The bottom line is – such a company like Airbnb and NIO seems expensive and overvalued, but based on what benchmark are they overvalued? You feel that there is a tech bubble, but is it really a bubble when these companies seem to lead us towards wonderful innovations and inevitable profitability? 

Is Tesla spurring bubbles? 

What is fascinating to me is that the US' positive market sentiment has spillover effects beyond the big names we know. Yes, Amazon and Tesla were big pandemic winners, but not just them. When Tesla’s stock rose 10x from $60 billion to $600 billion, some random Chinese EV company called NIO that you’ve never heard of saw a growth of 27x. Two other Chinese EV companies were recently listed in NYSE and NASDAQ: Lixiang Auto (LI) and Xiaopeng Auto (XPEV). You’ve never heard of them, and last summer they were almost going bankrupt, but today, thanks to Tesla’s remarkable rise, their “success” is written by every media outlet in China today. 

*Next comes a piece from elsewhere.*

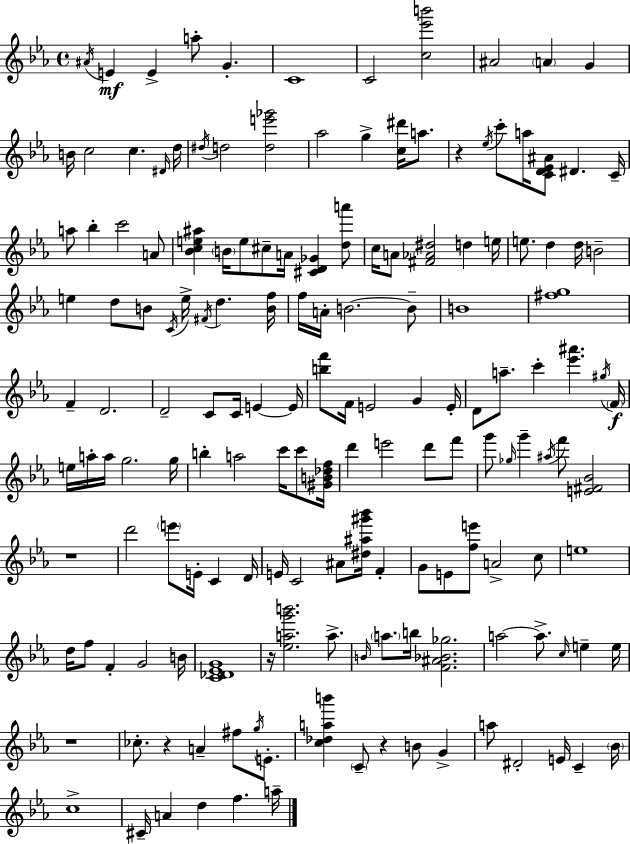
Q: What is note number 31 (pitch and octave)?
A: E5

I don't know how much tech innovations these Chinese EV companies have, but they sure are having a great time in the financial markets thanks to Tesla. Elon Musk hates finance, but is Tesla leading a wave of financialization for EV companies? That might not be Musk's intention, but it will be part of his lasting legacy for sure... 

The EV stocks will keep going up: 

As for the Chinese EV companies, I can tell you right now that they’re so far away from Tesla from a technological standpoint and they’re certainly overvalued in some way. But I also think they’ll keep going up, because Tesla will keep going up, and we will observe a direct correlation between Tesla’s valuation and the greater EV bubble it’s helping to create.